◆ **Extract provided**:
Every answer GetWhys produces is grounded in sources. Citations are the inline references that show you exactly which research interview, document, or web result informed each insight. Click into any of them to inspect the underlying material.

This is the "how do we know?" answer baked into the product. You stop defending your sources and start proving your impact.

<AccordionGroup>
  <Accordion title="What's in a citation">
    When the source is a GetWhys research interview or one of your uploaded documents, the citation includes:

    * **When the interview took place**
    * **Job title** of the interviewee
    * **Industry** and **company size** (FTE count)
    * **Summary of the interview context** and key insights
    * **Brief summary of the snippet** that informs the cited line
    * **Excerpt from the interview transcript** that's the underlying source material

    That's a lot of context per citation. It's there so you can verify the insight, learn about the buyer, and pull direct buyer language into the work you're producing.
  </Accordion>

  <Accordion title="Three source types">
    GetWhys answers can pull from three places:

    1. **GetWhys Data** — the proprietary research interview corpus. Every cited insight links to a specific interview snippet.
    2. **Organization Data** — your uploaded files (sales calls, win/loss interviews, internal research). Every cited insight links to the specific document and excerpt.
    3. **The open web** — used by some Chat queries. Citations link to the underlying URL.

◆ **Given information**:

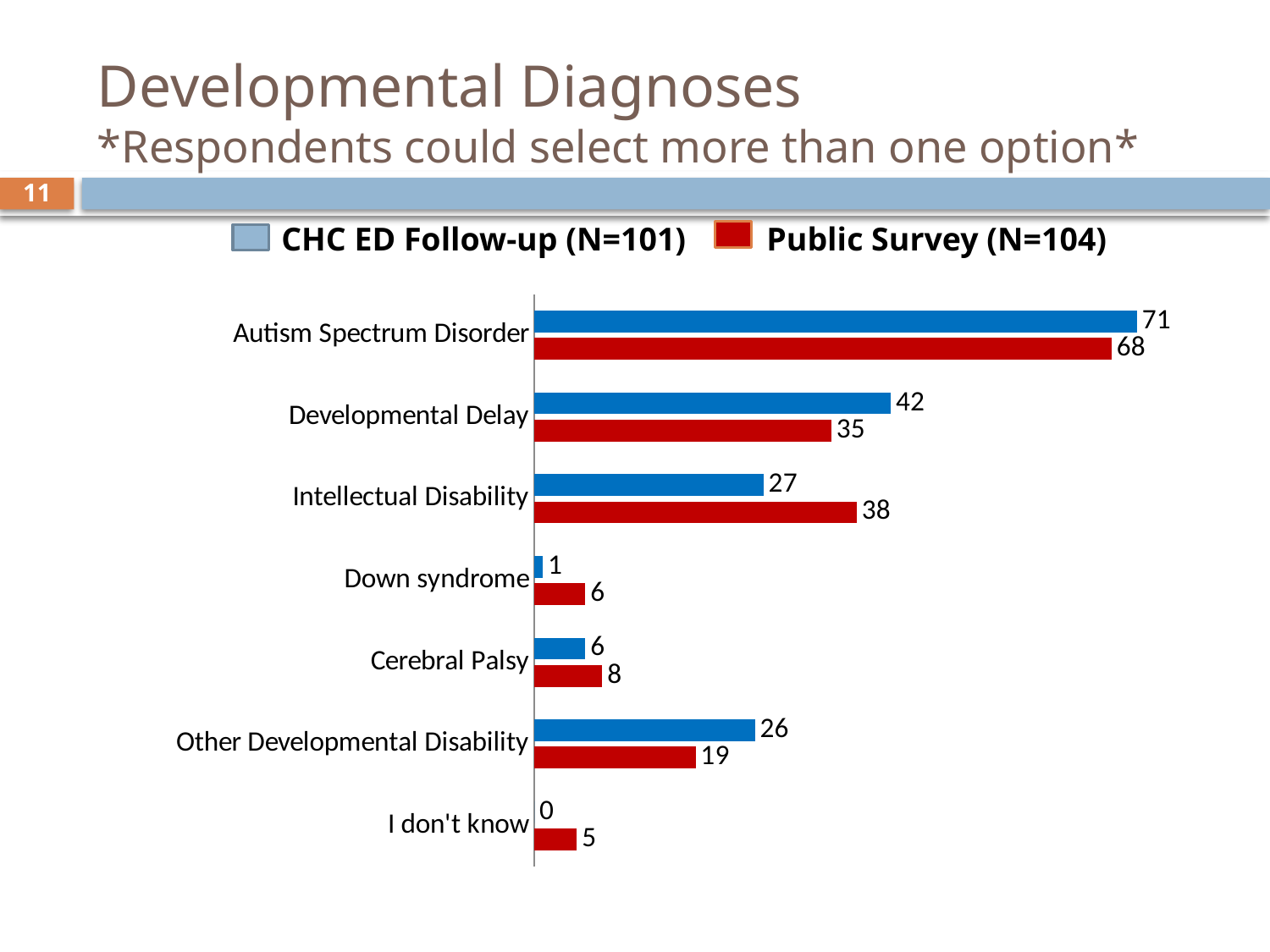
Which is larger for Other Developmental Disability: the CHC ED Follow-up value or the Public Survey value? CHC ED Follow-up What is the Public Survey value for Intellectual Disability? 38 What kind of chart is shown on the slide? Bar chart What is the Public Survey value for I don't know? 5 Which category has the lowest CHC ED Follow-up value? I don't know What is the difference between the CHC ED Follow-up and Public Survey values for Developmental Delay? 7 Which category has the highest Public Survey value? Autism Spectrum Disorder Which is larger for Intellectual Disability: the CHC ED Follow-up value or the Public Survey value? Public Survey What is the sample size (N) for the Public Survey series in the legend? N=104 How many series does the legend list? 2 How many categories are shown on the chart? 7 What is the CHC ED Follow-up value for Autism Spectrum Disorder? 71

◆ **Exercise requirements**:
**A)** Using the GetWhys citations text, explain in one to three sentences why each citation from an interview or uploaded document carries so much context.
**B)** Please write out the part of the GetWhys citations text that begins at the words "That's a lot" and stops after "the underlying URL.".
**C)** Extend the GetWhys citations text from where it stops.

◆ **Solved problems**:
**A)** The extra context lets you verify the insight, learn about the buyer, and pull direct buyer language into the work you're producing.

**B)**
That's a lot of context per citation. It's there so you can verify the insight, learn about the buyer, and pull direct buyer language into the work you're producing.
  </Accordion>

  <Accordion title="Three source types">
    GetWhys answers can pull from three places:

    1. **GetWhys Data** — the proprietary research interview corpus. Every cited insight links to a specific interview snippet.
    2. **Organization Data** — your uploaded files (sales calls, win/loss interviews, internal research). Every cited insight links to the specific document and excerpt.
    3. **The open web** — used by some Chat queries. Citations link to the underlying URL.

**C)**
    <Warning>
      When an answer has few or no citations, it's leaning on the language model's general training data rather than first-party research. Those answers are still useful for orientation, but they're your signal to verify before you ship anything based on them, or to file a [Research Request](/features/research-requests) and get firsthand interviews.
    </Warning>
  </Accordion>

  <Accordion title="Reading the citation panel">
    Click any inline citation in a Chat answer to open the citation panel on the right side. You'll see the full transcript excerpt, the interviewee context, and a link to the original source. The panel stays open as you scroll, so you can read the source while reading the answer.
  </Accordion>

  <Accordion title="Citations when sharing">
    When you share a conversation or Artifact, citations come with it. Anyone with access can open the underlying source the same way you can. Useful when you're handing work to leadership, sales, or other teams that want to see the receipts.
  </Accordion>

  <Accordion title="When citations aren't enough">
    If an answer's citations don't go deep enough, file a [Research Request](/features/research-requests). Our team will interview more people on your specific question and the new interviews get added to your account.